WHAT YOU WILL DO
Copy nothing but the lines below, from the one with "3号鉢 30cm 開花サイズ(BS)" through the one with "Kuhl's Creek Frog", exactly as written; no pictures should appear.

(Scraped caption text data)

====

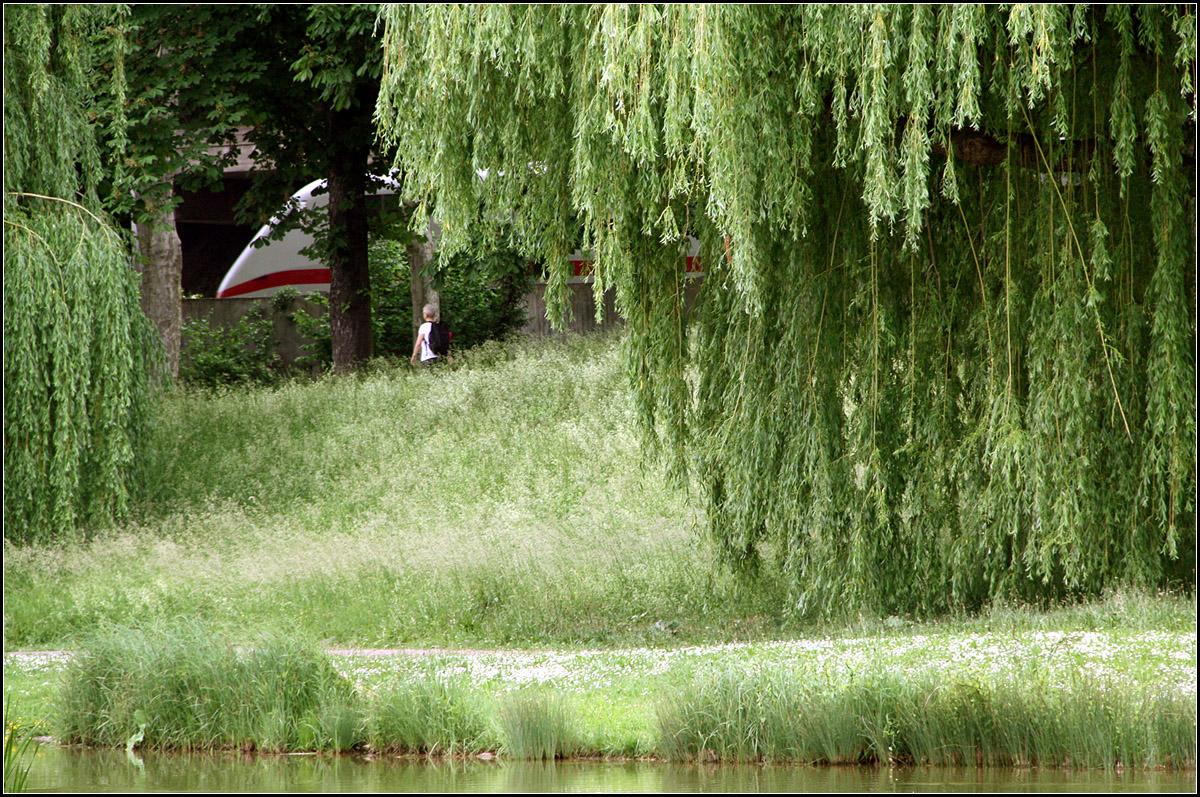 am rande des parkes fahren die z ge dahin befindet man sich im stuttgarter schlossgarten. Black Bedroom Furniture Sets. Home Design Ideas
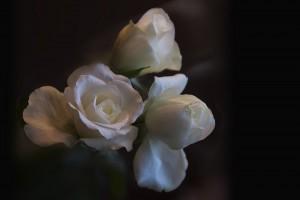 W_1.Hvite-roser-0033
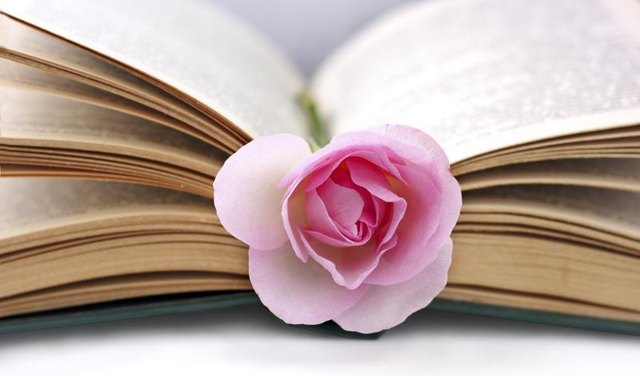 A close-up of a pink rose in the seam of an open book.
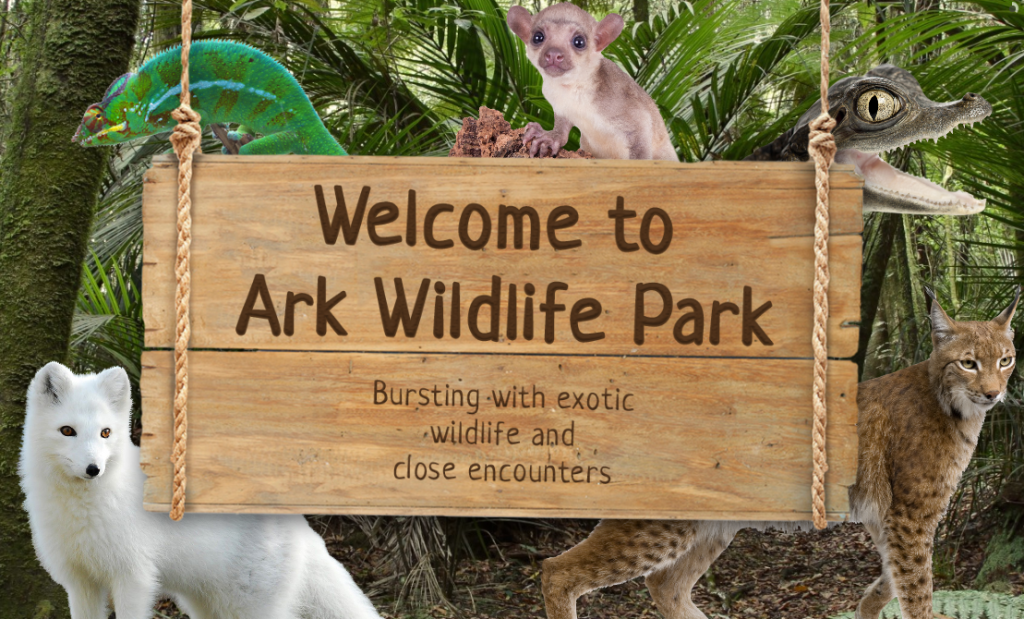 Customer links Ark Park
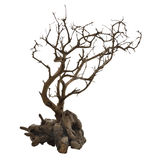 Dried Tree With Roots Royalty Free Stock Photography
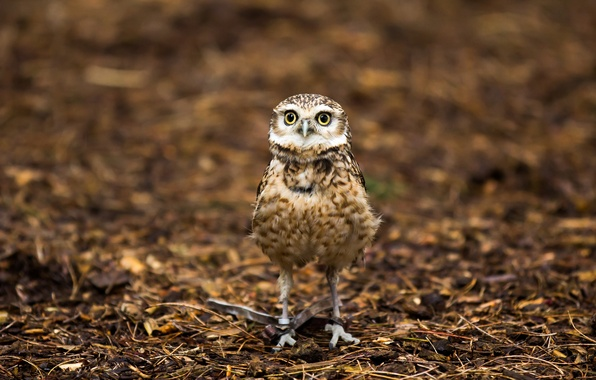 Picture nature, background, owl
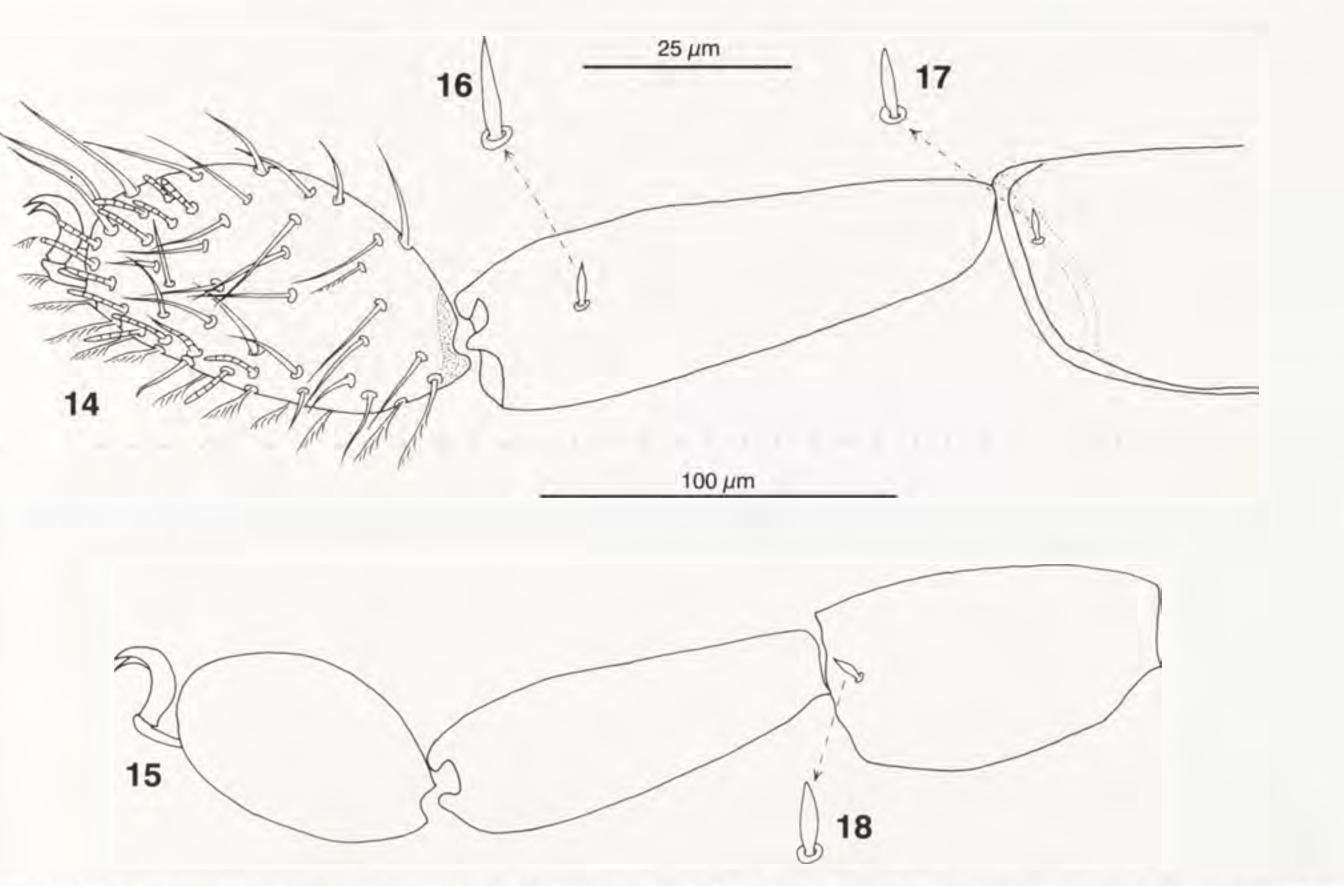 figure 14-18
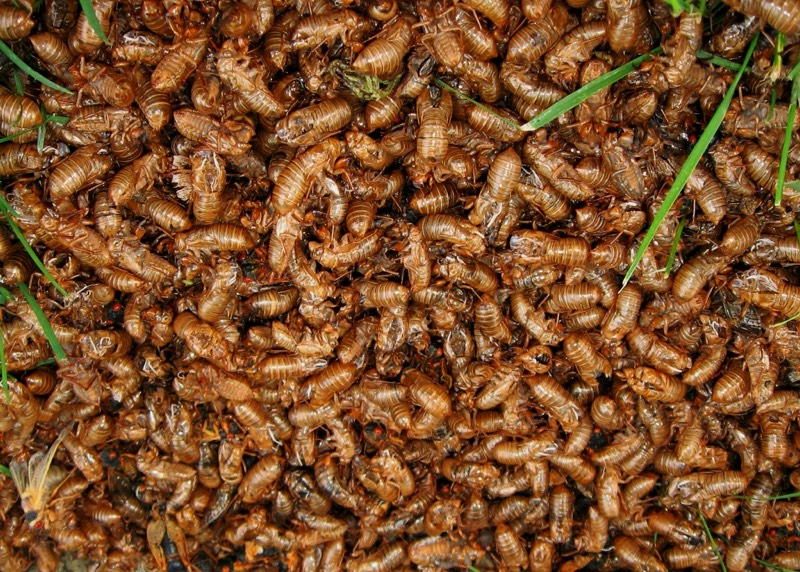 A Huge mass of cicada exuvia:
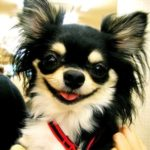 Låmghårig Chihuahua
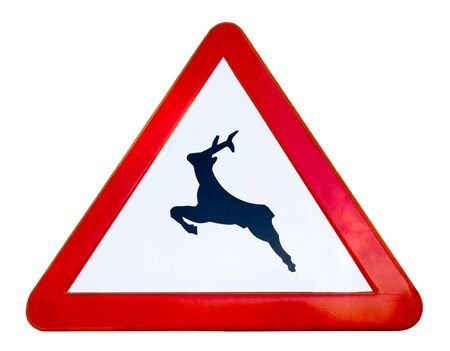 Traffic sign warns that wild animals can cross the road photo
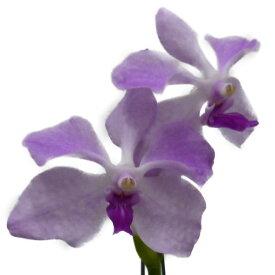 【花なし株】 バンダ セルレア ピンク V.coerulea (Pink) 原種 3号鉢 30cm 開花サイズ(BS)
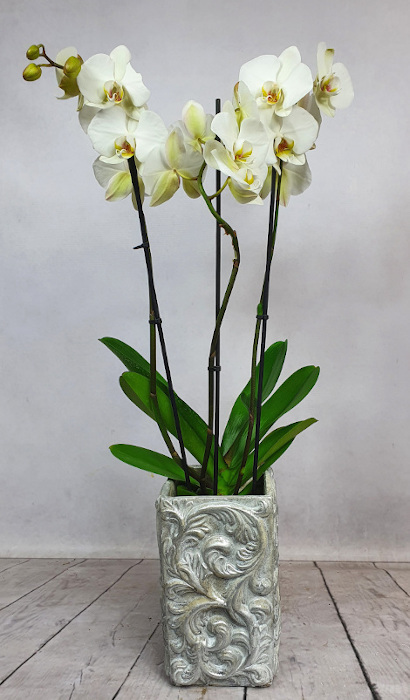 Phalenopsis (Storczyk doniczkowy) + osłonka ceramiczna 3 (1)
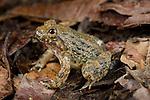 Kuhl's Creek Frog (Limnonectes kuhlii). Danum Valley, Sabah, Borneo.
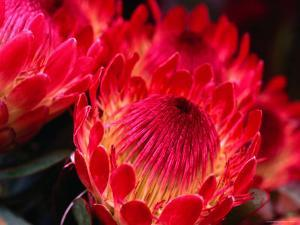 Close-Up of a Protea, Growing on the Slopes of Haleakala National Park by Ann Cecil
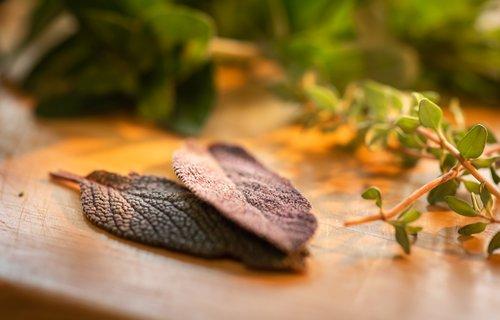culinary herbs  sage  close-up
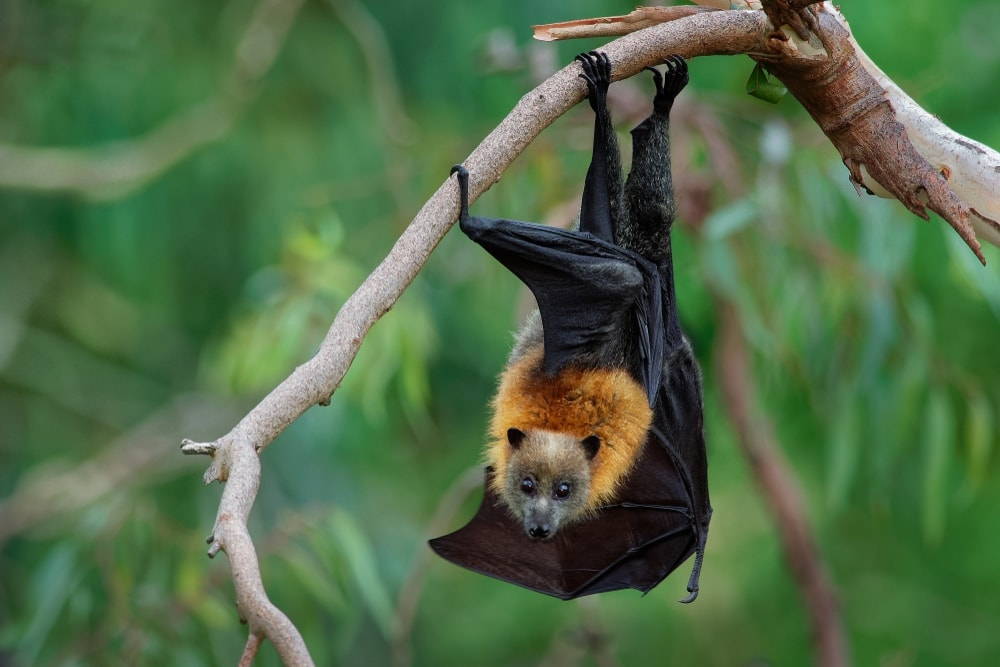 Grey-Headed Flying Fox (Pteropus poliocephalus) hanging on a tree branch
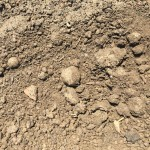Topsoil: Custom Blends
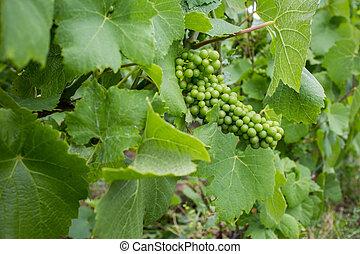 zöld kilépő, szőlő
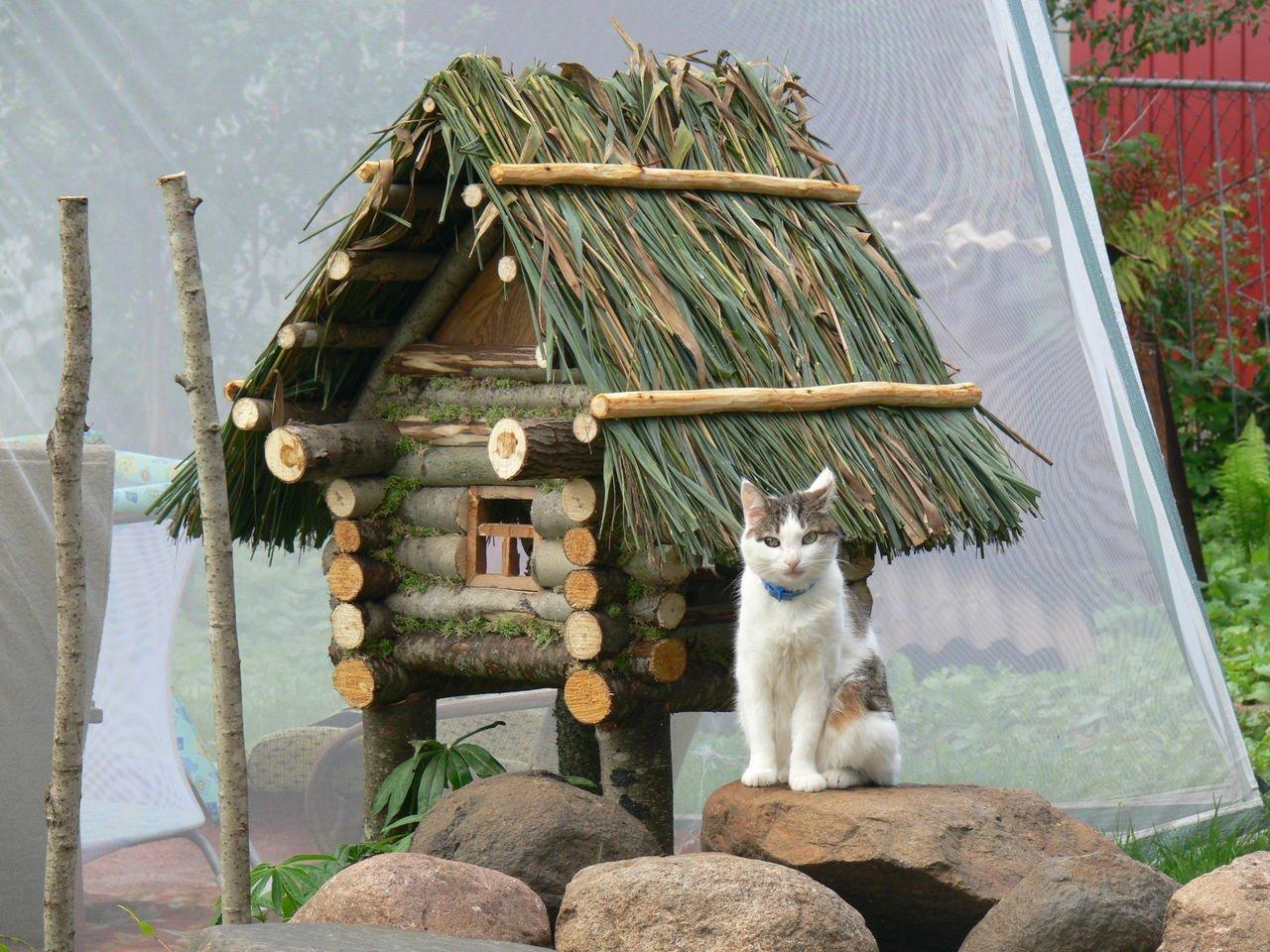 Самодельная будка для кошки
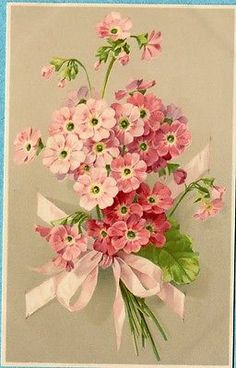 X5851 Meissner and Buch postcard 1387, Pink flowers with ribbon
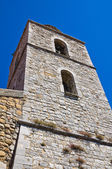 Mother Church of Pietragalla. Basilicata. Italy. — Stockfoto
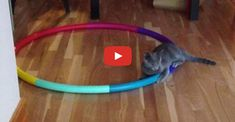 This kitty is crazy for his hula hoop!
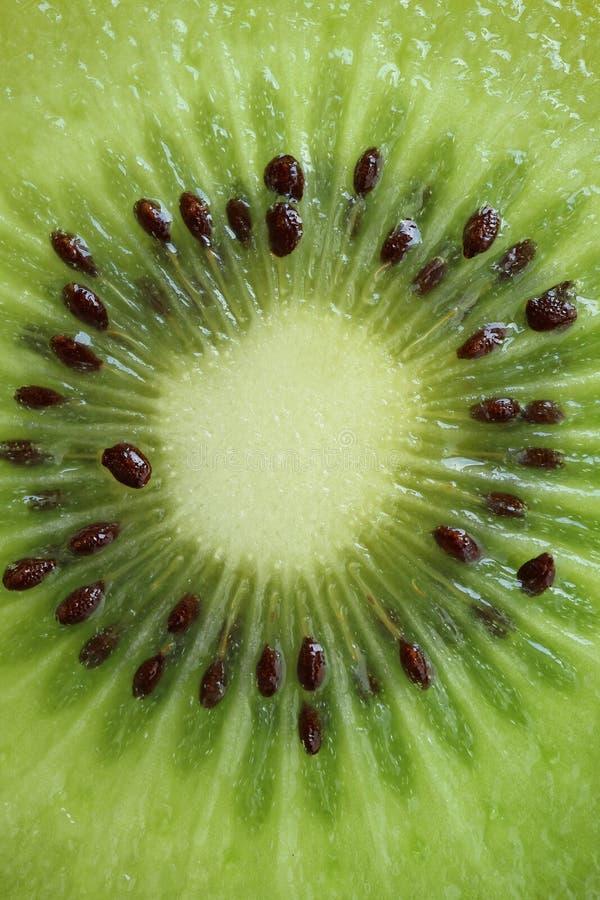 Macro colpo della sezione trasversale di Kiwi Fruit maturo fresco e succoso verde intenso, per struttura della frutta fotografie stock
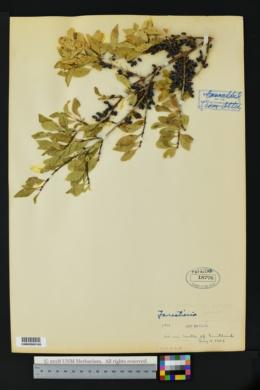 Forestiera pubescens var. pubescens image
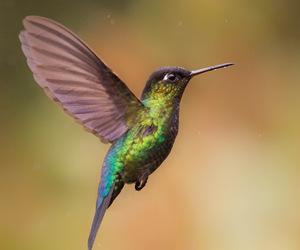 hummingbird and birdsm animals image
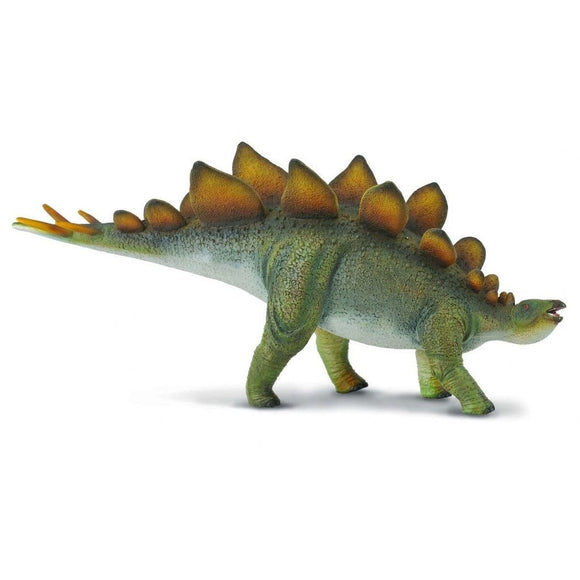 CollectA Stegosaurus Deluxe Scale 1:40 - AnimalKingdoms.co.nz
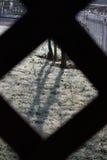 Gefrorenes Gras durch Gitter Stockfotografie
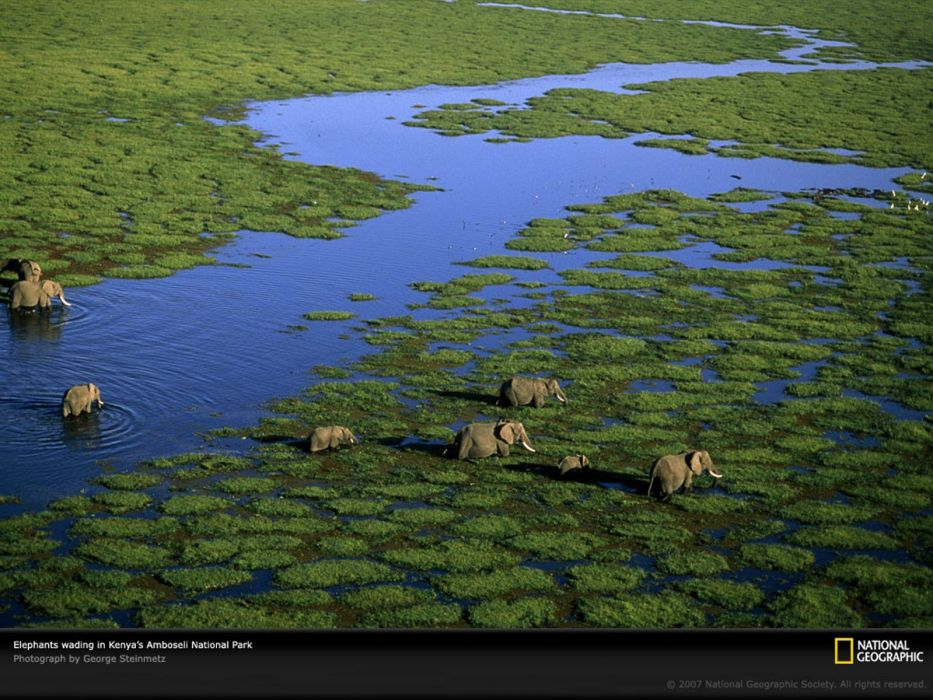 animals National Geographic elephants swamps Kenya wallpaper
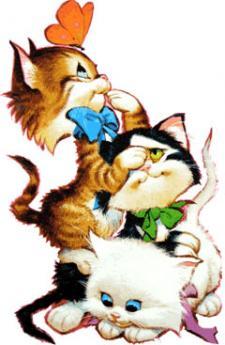 """Spalvinimo knyga """"Katės"""""""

====

ANSWER TO THIS TASK
 【花なし株】 バンダ セルレア ピンク V.coerulea (Pink) 原種 3号鉢 30cm 開花サイズ(BS)
 Phalenopsis (Storczyk doniczkowy) + osłonka ceramiczna 3 (1)
 Kuhl's Creek Frog (Limnonectes kuhlii). Danum Valley, Sabah, Borneo.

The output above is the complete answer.